Wendy Cutler is the vice-president of the Asia Society Policy Institute and a former a diplomat and negotiator in the Office of the U.S. Trade Representative, where she was a senior negotiator on the Trans-Pacific Partnership, the abandoned trade deal negotiated by the Obama administration. Cutler sees a wide range of possibilities for this new endeavor at the outset; it could coalesce into a large, meaningful initiative or splinter into smaller efforts of lesser significance. In her telling, part of the uncertainty comes not just from a current lack of details about the IPEF—to be worked out over a lengthy period of negotiation—but from questions about who will shape those details and whether the U.S., with its polarized domestic politics, will even remain committed to the framework. Cutler says the United States will have a special challenge on its hands, holding together such an unconventional foreign policy while navigating the likelihood of intensified Chinese economic engagement in Indo-Pacific Asia.


Graham Vyse: What’s been driving the U.S. to create the IPEF?

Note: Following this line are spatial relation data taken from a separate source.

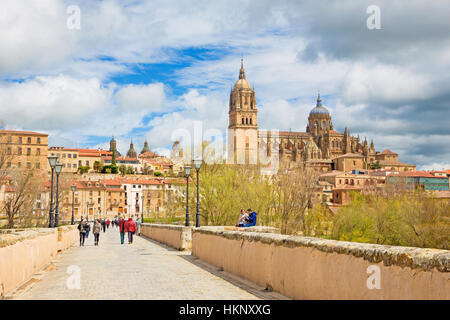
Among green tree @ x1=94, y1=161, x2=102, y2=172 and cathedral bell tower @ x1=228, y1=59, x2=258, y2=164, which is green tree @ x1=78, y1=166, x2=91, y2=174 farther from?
cathedral bell tower @ x1=228, y1=59, x2=258, y2=164

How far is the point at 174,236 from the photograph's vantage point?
80.0 feet

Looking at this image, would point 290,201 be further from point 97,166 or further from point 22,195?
point 97,166

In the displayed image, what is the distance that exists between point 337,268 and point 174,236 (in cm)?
1811

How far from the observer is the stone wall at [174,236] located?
72.6 ft

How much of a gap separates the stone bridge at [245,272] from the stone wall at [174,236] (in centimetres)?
513

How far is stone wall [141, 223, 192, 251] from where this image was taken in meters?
22.1

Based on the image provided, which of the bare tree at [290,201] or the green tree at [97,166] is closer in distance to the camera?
the bare tree at [290,201]

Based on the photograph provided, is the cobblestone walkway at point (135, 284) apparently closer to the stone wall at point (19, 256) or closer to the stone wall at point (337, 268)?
the stone wall at point (19, 256)

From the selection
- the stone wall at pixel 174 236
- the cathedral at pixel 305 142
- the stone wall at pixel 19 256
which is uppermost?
the cathedral at pixel 305 142

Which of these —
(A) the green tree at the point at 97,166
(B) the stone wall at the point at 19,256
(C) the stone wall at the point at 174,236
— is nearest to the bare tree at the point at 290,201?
(C) the stone wall at the point at 174,236

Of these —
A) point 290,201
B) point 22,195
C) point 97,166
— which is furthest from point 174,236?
point 97,166

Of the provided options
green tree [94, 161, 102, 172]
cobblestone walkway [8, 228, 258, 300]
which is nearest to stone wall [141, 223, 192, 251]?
cobblestone walkway [8, 228, 258, 300]

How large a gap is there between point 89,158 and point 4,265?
17106 centimetres
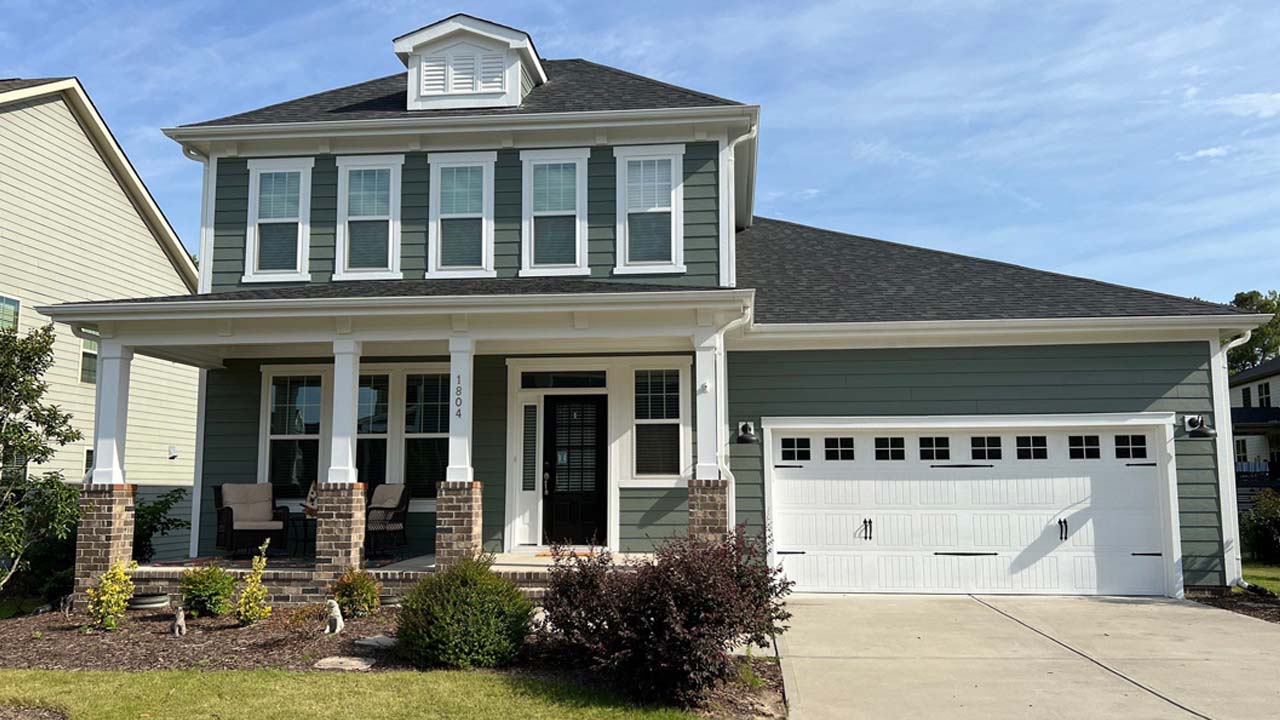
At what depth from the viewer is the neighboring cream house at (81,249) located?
14.8 m

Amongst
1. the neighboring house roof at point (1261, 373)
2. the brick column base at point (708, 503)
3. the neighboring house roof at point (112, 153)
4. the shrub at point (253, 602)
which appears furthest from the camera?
the neighboring house roof at point (1261, 373)

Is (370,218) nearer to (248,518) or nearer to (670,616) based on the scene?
(248,518)

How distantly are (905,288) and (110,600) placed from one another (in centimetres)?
1001

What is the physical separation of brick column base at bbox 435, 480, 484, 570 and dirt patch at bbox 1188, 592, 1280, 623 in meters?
8.23

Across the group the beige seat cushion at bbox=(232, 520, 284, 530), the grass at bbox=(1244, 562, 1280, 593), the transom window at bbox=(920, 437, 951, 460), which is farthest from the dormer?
the grass at bbox=(1244, 562, 1280, 593)

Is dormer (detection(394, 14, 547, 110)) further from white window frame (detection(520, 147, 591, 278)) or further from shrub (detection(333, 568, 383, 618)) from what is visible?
shrub (detection(333, 568, 383, 618))

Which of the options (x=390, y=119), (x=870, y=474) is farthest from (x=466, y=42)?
(x=870, y=474)

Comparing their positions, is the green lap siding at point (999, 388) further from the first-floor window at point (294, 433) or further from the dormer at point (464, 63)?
the first-floor window at point (294, 433)

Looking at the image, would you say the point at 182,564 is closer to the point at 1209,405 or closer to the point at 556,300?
the point at 556,300

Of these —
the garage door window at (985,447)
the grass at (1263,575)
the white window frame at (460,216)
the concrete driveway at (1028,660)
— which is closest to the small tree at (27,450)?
the white window frame at (460,216)

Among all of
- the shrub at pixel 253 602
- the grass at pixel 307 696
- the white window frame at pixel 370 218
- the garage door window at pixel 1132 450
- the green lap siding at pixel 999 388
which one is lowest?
the grass at pixel 307 696

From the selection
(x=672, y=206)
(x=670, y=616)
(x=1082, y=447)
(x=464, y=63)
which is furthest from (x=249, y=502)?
(x=1082, y=447)

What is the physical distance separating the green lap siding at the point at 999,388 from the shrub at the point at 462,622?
494 cm

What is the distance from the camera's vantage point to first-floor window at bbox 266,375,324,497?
12.8m
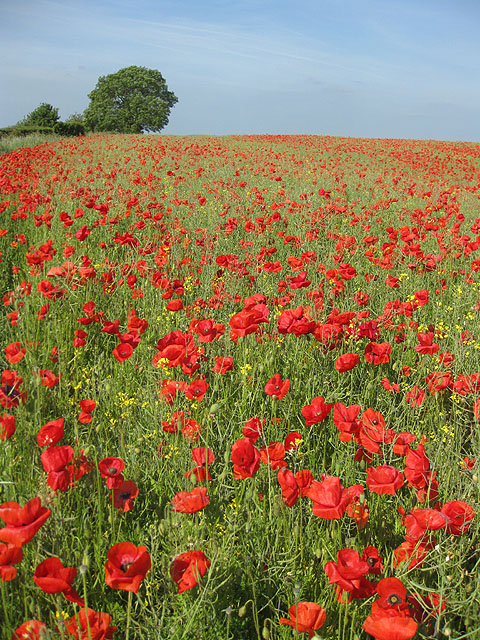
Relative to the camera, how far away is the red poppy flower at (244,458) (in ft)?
4.78

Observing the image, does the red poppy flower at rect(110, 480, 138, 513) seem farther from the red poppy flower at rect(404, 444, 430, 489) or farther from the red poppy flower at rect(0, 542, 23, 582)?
the red poppy flower at rect(404, 444, 430, 489)

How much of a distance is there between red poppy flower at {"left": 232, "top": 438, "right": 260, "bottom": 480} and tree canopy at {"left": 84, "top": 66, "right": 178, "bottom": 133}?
46870 mm

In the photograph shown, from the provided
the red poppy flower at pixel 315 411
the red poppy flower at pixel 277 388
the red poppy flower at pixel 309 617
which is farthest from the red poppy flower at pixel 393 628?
the red poppy flower at pixel 277 388

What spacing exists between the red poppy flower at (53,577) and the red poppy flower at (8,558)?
0.06m

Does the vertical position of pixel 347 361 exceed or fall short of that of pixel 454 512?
it exceeds it

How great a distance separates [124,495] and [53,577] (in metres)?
0.45

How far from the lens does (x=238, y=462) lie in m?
1.46

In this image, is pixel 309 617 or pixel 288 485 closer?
pixel 309 617

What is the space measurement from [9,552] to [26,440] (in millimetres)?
874

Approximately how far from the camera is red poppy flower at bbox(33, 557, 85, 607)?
983 millimetres

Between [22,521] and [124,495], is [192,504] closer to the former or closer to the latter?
[124,495]

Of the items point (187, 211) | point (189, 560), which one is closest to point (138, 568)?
point (189, 560)

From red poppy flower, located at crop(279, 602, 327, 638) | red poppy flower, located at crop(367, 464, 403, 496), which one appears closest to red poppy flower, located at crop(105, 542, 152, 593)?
red poppy flower, located at crop(279, 602, 327, 638)

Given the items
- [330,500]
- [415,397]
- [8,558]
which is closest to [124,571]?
[8,558]
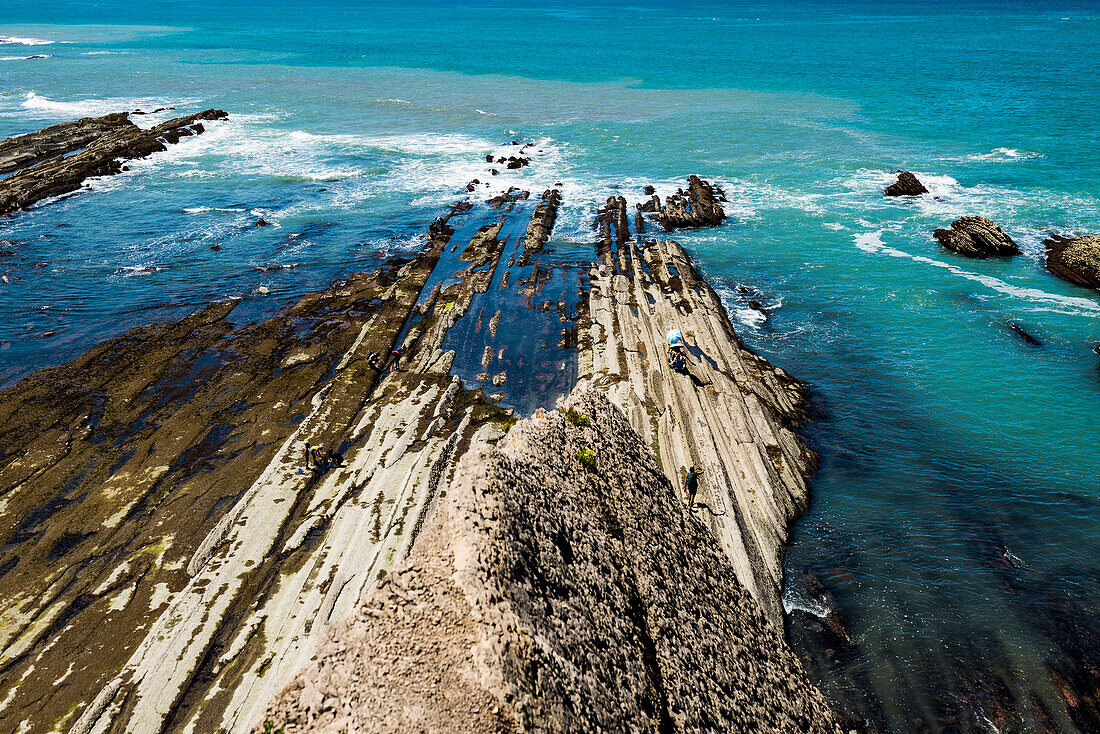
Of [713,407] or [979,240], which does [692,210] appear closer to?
[979,240]

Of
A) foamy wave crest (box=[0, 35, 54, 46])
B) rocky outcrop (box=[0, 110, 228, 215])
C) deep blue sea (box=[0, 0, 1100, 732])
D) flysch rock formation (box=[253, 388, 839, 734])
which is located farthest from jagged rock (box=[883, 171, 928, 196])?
foamy wave crest (box=[0, 35, 54, 46])

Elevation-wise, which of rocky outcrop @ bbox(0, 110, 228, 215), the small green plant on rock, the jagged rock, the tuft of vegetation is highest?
the tuft of vegetation

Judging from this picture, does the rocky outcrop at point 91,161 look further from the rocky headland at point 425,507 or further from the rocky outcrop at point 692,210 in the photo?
the rocky outcrop at point 692,210

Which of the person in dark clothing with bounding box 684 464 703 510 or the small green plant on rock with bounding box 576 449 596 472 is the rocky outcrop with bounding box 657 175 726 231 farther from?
the small green plant on rock with bounding box 576 449 596 472

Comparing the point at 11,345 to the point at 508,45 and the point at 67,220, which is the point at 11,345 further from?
the point at 508,45

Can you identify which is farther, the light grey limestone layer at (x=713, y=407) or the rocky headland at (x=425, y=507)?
the light grey limestone layer at (x=713, y=407)

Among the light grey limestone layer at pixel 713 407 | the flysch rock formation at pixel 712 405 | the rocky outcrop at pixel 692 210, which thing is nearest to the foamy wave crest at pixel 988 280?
the rocky outcrop at pixel 692 210

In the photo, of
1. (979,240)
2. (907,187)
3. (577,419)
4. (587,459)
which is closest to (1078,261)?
(979,240)
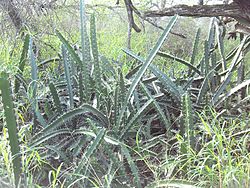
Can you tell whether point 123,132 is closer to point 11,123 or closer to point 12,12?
point 11,123

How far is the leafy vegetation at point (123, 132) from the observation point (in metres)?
1.14

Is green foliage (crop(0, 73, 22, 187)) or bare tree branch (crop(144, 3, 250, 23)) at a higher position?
bare tree branch (crop(144, 3, 250, 23))

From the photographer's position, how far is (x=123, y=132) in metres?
1.37

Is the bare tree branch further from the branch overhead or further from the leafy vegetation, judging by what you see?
the leafy vegetation

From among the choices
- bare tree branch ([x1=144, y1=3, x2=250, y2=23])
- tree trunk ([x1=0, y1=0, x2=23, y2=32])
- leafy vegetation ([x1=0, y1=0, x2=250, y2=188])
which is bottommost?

Wendy Cutler: The Biden administration wanted to focus on the Indo-Pacific region early on. It’s a dynamic, growing region, where a lot of innovation is happening. But as the administration was stepping up its engagement there, its partners were saying, You’re doing a lot on the security front, but your approach to economics is weak. Many of America’s trading partners would prefer that the U.S. return to the TPP, but the Biden administration isn’t interested in that, so the administration developed something new.